Some of the more important ethical concerns associated with open and distance learning are not those that may be faced by learners. Instead, the challenges faced by those that design ODL or use it in their teaching can be seen as increasingly important. These challenges include globalization, which has emphasized instrumental rather than social aims of education, and the use of cognitive rather than affective pedagogies. For ODL designers and teachers, this has resulted in a concentration on cognitive tasks and market-driven aspects of open and distance learning at the expense of the social harmony that might otherwise be achieved. The overarching ethical concern for ODL practitioners should be to implement an appropriate pedagogy that will satisfy both instrumental and social aims. While this can be achieved, in part, through the use of the pedagogies outlined in this chapter, the problem is seen as being associated with deeply interwoven social and cultural contexts. Consequently, there is a greater responsibility for all ODL practitioners to ensure that the choices that they make are ethical at all times, irrespective of the demands of any employer, institution or authority.

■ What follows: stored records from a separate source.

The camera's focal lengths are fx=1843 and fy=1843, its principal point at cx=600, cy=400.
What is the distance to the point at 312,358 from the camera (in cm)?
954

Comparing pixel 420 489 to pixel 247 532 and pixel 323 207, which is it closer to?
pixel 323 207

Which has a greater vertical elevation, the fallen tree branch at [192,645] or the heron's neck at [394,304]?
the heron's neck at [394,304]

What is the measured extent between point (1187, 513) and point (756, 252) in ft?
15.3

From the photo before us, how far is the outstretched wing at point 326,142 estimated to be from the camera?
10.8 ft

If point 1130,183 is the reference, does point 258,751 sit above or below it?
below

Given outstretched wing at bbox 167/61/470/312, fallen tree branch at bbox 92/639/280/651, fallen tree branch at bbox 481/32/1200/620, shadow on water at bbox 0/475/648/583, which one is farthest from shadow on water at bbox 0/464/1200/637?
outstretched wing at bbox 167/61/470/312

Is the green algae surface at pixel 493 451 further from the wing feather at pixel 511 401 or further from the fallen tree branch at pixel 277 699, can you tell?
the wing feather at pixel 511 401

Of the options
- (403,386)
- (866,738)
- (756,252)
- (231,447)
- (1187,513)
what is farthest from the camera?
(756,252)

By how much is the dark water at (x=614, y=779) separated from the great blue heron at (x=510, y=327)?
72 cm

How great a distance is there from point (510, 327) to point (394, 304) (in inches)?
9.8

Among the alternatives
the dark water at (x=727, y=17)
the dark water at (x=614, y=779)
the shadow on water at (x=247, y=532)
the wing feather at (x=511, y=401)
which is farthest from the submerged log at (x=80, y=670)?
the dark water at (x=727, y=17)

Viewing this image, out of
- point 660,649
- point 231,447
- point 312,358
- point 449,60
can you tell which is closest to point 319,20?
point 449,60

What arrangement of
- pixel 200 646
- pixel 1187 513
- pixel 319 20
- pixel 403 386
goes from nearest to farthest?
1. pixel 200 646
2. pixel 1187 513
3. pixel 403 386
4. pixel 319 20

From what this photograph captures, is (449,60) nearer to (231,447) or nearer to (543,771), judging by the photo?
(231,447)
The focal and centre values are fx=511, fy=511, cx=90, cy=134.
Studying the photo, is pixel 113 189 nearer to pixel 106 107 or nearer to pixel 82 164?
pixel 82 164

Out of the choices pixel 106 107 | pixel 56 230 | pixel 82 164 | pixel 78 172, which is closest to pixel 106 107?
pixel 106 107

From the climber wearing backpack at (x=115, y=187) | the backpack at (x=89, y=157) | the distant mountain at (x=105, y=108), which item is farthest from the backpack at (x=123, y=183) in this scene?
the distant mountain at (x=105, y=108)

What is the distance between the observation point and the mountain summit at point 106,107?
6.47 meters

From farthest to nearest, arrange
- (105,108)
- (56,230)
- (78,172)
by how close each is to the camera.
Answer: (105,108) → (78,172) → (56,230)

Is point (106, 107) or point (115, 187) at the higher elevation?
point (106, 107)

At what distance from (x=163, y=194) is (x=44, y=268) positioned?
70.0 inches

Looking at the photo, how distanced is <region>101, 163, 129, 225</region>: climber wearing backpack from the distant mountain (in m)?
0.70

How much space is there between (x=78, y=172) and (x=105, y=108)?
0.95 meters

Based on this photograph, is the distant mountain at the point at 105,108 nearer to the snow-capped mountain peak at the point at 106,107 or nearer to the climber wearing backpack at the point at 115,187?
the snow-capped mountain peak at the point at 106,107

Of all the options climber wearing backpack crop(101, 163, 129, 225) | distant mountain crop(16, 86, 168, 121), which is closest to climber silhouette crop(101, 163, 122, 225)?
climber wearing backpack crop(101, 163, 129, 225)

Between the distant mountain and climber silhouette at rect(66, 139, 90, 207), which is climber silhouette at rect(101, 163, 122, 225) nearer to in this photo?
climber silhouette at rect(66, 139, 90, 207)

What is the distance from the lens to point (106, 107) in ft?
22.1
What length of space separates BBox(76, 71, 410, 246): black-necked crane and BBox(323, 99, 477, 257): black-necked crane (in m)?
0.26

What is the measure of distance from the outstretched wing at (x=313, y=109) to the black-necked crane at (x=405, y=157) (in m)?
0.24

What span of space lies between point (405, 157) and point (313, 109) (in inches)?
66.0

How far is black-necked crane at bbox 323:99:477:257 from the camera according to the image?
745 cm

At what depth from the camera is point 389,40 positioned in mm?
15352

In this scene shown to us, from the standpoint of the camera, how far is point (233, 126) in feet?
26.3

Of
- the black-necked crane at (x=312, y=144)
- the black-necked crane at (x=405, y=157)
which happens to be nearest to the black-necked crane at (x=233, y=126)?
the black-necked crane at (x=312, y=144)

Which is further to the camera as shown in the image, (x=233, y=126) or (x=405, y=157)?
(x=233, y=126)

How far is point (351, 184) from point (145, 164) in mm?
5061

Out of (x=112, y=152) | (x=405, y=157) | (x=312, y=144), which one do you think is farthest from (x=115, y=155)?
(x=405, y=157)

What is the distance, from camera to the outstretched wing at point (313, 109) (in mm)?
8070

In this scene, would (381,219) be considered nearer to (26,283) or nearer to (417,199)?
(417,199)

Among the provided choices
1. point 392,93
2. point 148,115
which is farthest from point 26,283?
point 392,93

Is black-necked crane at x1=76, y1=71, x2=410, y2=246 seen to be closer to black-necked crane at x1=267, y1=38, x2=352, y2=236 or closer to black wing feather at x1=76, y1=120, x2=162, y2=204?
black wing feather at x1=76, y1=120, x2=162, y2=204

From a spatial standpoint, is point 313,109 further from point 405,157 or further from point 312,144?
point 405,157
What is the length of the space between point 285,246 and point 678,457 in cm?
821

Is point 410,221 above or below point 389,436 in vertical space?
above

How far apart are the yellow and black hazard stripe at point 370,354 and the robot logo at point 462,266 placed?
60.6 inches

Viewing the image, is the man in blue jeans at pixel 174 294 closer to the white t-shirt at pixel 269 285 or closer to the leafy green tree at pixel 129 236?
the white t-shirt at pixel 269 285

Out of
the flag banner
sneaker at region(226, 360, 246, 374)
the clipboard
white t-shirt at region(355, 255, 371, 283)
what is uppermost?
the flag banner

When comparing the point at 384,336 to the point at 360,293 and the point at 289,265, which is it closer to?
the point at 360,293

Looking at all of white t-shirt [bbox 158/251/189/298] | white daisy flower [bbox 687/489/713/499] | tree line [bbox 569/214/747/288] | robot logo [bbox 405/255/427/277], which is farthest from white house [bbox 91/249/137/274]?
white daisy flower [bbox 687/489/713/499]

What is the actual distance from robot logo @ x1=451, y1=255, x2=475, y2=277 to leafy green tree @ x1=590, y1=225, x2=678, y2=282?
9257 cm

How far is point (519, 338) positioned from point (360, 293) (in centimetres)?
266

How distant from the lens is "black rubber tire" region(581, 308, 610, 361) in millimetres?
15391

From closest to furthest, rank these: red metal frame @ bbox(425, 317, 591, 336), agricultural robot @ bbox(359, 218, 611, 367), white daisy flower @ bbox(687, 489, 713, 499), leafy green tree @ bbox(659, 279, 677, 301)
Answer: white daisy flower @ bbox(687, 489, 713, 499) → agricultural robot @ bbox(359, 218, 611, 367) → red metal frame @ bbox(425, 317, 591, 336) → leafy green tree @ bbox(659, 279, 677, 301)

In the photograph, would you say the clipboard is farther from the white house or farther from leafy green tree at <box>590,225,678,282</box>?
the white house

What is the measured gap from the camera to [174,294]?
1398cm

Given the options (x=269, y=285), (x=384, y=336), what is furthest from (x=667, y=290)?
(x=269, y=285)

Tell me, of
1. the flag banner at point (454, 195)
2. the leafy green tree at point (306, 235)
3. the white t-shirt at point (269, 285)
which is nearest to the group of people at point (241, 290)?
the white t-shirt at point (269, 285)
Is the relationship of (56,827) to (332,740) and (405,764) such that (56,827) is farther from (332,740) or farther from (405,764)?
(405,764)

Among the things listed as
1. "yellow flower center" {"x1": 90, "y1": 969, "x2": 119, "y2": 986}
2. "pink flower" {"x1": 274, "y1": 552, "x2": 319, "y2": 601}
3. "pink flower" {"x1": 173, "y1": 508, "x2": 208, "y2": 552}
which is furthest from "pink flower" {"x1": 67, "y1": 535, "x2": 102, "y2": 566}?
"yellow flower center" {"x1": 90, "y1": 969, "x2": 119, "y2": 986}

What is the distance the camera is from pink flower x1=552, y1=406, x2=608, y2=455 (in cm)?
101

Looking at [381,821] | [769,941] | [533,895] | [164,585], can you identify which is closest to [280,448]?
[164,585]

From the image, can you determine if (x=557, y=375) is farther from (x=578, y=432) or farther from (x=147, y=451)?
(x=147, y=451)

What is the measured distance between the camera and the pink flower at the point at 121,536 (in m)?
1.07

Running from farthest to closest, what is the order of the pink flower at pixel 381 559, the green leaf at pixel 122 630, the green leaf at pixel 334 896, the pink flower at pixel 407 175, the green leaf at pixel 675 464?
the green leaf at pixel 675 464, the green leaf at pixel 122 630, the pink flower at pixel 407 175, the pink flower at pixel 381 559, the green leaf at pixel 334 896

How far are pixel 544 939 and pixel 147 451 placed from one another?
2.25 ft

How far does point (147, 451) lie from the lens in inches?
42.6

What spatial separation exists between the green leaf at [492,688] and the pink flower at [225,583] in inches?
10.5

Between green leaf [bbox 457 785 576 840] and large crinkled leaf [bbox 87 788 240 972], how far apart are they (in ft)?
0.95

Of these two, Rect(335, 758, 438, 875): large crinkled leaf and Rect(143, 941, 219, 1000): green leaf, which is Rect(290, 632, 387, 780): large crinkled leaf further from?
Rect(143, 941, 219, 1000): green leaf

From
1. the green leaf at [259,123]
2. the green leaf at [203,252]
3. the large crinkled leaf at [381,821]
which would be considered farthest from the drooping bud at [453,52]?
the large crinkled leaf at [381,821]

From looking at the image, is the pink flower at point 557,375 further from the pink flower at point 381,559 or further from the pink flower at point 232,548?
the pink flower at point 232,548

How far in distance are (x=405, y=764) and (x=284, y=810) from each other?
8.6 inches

Meanwhile, so long as we draw breath, so long as we live among men, let us cherish humanity. Seneca, Roman Philosopher, CA 4BC-AD65 (Seneca, 2007)Top
Prologue: Ethical Dilemmas And Odl
Increasingly, the enthusiastic adoption of Open and Distance Learning Systems (ODLS) in higher education has resulted in the increased availability of tertiary courses for students and benefits for the organizations that provide it. The concurrent emergence of theory and practice related to open and distance education (ODL) has highlighted emotional and psychological issues, and it has raised questions related to the role of virtual learning environments and pedagogies in promoting human and social needs. The future development of ODL as a mature discipline requires mutual trust between students, teachers, developers and researchers. This development is at a critical stage, because rather than anticipate ethical problems, and plan appropriate procedures to meet the challenge, it has too often been the practice for those associated with ODL to take the easiest and most pragmatic path, without adequate consideration of the long-term effects of their work on individuals and society. As Russell (2005) suggests, “It is…possible for educators to become overly preoccupied with online technologies, financial considerations, and utility at the expense of ethical and community considerations.”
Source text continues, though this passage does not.